Greek Euro Exit Fears Ease

    ATHENS, GREECE - FEBRUARY 17:  The EU flag flies in front of the Parthenon on the Acropolis on February 17, 2012 in Athens, Greece. Following a meeting on Wednesday, finance ministers across the Eurozone are calling for greater scrutiny and oversight of Greece's proposed budget cuts in order to approve the latest 130 billion euro bailout package. The package, which is anticipated to be finalised on February 20, 2012, is essential for Greece to avoid defaulting on a 14.5 billion euro bond it is due to repay in mid-March.  (Photo by Oli Scarff/Getty Images)

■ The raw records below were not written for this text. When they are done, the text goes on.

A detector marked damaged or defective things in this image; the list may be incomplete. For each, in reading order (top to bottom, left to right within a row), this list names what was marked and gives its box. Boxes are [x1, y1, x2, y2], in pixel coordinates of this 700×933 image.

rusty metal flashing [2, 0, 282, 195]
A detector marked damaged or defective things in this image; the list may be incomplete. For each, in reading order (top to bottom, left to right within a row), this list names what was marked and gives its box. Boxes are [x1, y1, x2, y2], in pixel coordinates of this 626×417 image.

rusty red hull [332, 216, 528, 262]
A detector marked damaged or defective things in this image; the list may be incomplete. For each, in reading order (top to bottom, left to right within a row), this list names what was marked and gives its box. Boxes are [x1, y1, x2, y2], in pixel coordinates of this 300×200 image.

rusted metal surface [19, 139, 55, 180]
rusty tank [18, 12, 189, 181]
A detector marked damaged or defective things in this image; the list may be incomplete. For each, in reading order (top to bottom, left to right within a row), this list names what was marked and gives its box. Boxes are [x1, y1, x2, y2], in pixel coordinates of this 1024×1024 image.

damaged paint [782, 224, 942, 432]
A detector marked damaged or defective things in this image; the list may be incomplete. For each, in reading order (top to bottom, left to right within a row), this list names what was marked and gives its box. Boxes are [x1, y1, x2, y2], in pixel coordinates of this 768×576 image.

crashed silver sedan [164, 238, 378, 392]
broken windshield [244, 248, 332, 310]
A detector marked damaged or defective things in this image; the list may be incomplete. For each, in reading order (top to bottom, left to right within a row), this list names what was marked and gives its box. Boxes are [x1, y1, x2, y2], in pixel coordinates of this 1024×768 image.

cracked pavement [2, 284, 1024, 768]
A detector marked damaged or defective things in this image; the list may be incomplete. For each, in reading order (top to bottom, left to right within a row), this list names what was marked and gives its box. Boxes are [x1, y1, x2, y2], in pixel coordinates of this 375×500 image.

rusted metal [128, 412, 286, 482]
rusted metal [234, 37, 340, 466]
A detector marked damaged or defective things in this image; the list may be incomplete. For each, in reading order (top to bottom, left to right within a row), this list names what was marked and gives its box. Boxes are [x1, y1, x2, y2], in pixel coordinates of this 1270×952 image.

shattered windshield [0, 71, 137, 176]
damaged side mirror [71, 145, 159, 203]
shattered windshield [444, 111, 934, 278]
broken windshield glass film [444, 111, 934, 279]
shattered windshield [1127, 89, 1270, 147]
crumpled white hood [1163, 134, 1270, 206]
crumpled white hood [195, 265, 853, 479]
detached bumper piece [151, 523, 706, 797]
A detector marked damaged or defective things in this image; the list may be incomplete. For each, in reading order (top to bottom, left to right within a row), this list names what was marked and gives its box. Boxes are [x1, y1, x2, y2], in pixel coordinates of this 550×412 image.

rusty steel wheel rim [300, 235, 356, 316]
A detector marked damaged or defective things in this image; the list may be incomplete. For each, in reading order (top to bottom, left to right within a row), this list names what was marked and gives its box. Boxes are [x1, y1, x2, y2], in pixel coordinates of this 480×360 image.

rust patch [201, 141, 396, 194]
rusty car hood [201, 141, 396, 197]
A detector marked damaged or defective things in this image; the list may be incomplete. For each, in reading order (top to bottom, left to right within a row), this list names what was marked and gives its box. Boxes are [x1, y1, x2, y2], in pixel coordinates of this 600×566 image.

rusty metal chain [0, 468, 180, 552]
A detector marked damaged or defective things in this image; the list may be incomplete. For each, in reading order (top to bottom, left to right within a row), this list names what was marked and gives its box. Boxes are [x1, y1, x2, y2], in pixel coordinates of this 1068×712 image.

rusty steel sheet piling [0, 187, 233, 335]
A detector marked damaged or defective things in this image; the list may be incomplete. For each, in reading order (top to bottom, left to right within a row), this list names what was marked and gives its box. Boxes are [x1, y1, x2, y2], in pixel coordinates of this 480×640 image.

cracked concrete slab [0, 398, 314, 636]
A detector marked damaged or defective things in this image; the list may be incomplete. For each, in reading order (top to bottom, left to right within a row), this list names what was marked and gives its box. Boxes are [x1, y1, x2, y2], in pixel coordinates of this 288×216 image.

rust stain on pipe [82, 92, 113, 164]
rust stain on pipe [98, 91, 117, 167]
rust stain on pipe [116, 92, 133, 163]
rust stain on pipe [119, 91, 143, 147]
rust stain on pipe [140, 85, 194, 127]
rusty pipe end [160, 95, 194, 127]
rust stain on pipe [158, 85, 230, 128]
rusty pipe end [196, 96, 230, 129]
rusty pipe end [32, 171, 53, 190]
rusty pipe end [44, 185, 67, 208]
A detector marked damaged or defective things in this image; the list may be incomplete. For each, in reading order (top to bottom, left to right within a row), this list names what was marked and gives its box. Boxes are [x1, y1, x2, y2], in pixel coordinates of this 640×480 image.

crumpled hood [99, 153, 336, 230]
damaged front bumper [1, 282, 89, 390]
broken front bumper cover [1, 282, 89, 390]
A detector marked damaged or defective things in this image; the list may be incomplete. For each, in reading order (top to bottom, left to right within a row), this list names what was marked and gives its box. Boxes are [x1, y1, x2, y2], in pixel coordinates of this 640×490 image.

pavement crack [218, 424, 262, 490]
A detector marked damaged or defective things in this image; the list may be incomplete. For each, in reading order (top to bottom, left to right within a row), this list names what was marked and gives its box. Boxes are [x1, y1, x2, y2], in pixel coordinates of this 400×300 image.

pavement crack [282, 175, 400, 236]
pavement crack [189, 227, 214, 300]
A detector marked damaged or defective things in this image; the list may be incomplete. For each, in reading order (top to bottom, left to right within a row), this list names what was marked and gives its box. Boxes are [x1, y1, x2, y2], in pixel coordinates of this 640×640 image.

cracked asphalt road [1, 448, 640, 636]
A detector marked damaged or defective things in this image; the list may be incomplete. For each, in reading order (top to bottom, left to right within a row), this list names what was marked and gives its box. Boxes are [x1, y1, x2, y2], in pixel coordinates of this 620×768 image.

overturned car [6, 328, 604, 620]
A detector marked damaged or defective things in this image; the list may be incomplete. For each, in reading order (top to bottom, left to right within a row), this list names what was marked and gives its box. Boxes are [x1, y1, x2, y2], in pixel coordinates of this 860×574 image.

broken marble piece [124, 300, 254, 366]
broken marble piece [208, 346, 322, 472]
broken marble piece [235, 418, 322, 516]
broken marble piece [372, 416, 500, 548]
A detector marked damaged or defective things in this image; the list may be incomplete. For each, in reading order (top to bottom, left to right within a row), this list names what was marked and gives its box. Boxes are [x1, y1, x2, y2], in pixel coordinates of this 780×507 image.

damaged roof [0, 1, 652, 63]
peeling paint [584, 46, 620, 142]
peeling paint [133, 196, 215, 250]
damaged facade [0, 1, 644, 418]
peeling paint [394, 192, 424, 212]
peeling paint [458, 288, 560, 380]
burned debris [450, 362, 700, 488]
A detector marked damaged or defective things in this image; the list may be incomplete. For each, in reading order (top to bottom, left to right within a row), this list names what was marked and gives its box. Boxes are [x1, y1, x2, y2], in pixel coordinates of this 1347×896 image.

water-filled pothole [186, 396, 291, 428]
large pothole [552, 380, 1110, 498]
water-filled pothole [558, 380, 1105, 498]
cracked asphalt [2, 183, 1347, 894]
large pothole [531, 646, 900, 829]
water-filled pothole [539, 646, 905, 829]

    Oli Scarff / Getty Images

    One day at a time. European stocks recovered Monday as anxiety over the possibility of Greece exiting the euro zone eased off. New polls showed that political parties in Greece that support the bailout had gained a lead among voters, and though the margin was hardly enough to constitute an electoral landslide, it was enough. “Anything that allays fears over Greece is a positive,” said equities trader Adrian Slack. “People are just looking for a bit of respite.” A spoonful of positive news was more than enough to kick markets into gear, however, and investors say that trend may continue as Greek elections near. “Heading into the Greek elections ... reactions to any positive news may be bigger than those to negative news,” one currency analyst said.